# STATED EXERCISE
Copy the data below word for word, leaving out the picture lines.
■ ■ ■ ■
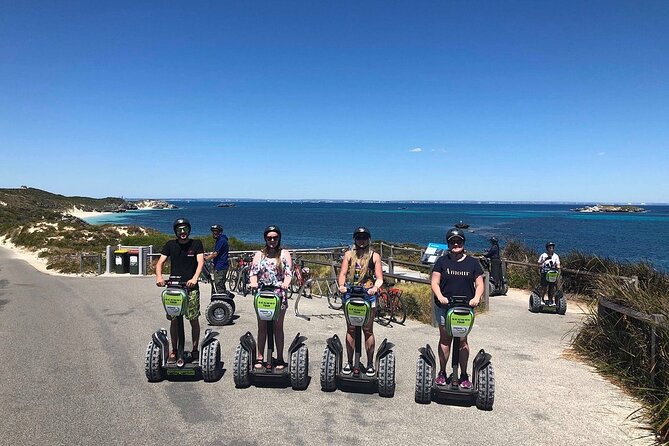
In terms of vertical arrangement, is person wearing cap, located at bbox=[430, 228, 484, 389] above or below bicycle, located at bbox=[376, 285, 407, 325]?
above

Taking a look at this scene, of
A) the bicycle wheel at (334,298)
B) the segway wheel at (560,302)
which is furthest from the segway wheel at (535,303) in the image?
the bicycle wheel at (334,298)

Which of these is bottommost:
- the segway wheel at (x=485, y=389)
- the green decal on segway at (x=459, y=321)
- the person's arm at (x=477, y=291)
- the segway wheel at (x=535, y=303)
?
the segway wheel at (x=535, y=303)

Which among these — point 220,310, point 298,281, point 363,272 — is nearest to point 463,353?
point 363,272

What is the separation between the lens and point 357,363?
18.6ft

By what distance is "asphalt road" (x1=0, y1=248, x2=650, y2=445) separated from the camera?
454 cm

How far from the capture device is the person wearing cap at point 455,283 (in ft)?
16.9

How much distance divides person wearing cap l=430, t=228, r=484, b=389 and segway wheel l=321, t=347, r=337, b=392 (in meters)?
1.20

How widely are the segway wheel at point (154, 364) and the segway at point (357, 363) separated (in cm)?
205

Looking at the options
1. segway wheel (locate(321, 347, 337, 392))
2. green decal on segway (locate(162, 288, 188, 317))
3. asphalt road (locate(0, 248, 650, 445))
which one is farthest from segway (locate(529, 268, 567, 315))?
green decal on segway (locate(162, 288, 188, 317))

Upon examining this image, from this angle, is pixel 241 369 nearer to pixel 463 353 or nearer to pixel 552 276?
pixel 463 353

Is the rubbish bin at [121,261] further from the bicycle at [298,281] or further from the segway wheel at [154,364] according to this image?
the segway wheel at [154,364]

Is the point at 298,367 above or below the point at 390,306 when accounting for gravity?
above

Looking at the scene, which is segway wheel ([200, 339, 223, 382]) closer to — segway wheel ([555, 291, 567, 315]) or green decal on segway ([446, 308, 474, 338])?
green decal on segway ([446, 308, 474, 338])

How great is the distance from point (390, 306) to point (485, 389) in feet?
■ ■ ■ ■
# EXPECTED ANSWER
In terms of vertical arrangement, is person wearing cap, located at bbox=[430, 228, 484, 389] above or below bicycle, located at bbox=[376, 285, 407, 325]?
above

Taking a look at this scene, of
A) the bicycle wheel at (334,298)
B) the segway wheel at (560,302)
which is furthest from the segway wheel at (535,303) in the image?
the bicycle wheel at (334,298)

Which of these is bottommost:
- the segway wheel at (x=485, y=389)
- the green decal on segway at (x=459, y=321)
- the person's arm at (x=477, y=291)
- the segway wheel at (x=535, y=303)
?
the segway wheel at (x=535, y=303)

Which among these — point 220,310, point 298,281, point 363,272 — is nearest to point 463,353?
point 363,272

What is the separation between the lens and point 357,363?
18.6ft

By what distance is "asphalt road" (x1=0, y1=248, x2=650, y2=445) separated from the camera?
454 cm

How far from the capture device is the person wearing cap at point 455,283 (in ft)?
16.9

How much distance divides person wearing cap l=430, t=228, r=484, b=389 and segway wheel l=321, t=347, r=337, b=392 (in meters)?
1.20

How widely are the segway wheel at point (154, 364) and the segway at point (357, 363) separated (in cm)?
205

Looking at the options
1. segway wheel (locate(321, 347, 337, 392))
2. green decal on segway (locate(162, 288, 188, 317))
3. asphalt road (locate(0, 248, 650, 445))
which one is farthest from segway (locate(529, 268, 567, 315))?
green decal on segway (locate(162, 288, 188, 317))

Upon examining this image, from this angle, is pixel 241 369 nearer to pixel 463 353 or nearer to pixel 552 276?
pixel 463 353

Is the rubbish bin at [121,261] further from the bicycle at [298,281] or further from the segway wheel at [154,364] according to this image?
the segway wheel at [154,364]

Is the point at 298,367 above or below the point at 390,306 when accounting for gravity?
above

Looking at the scene, which is segway wheel ([200, 339, 223, 382]) closer to — segway wheel ([555, 291, 567, 315]) or green decal on segway ([446, 308, 474, 338])?
green decal on segway ([446, 308, 474, 338])

How great is the distance from point (390, 306) to point (485, 389) in feet?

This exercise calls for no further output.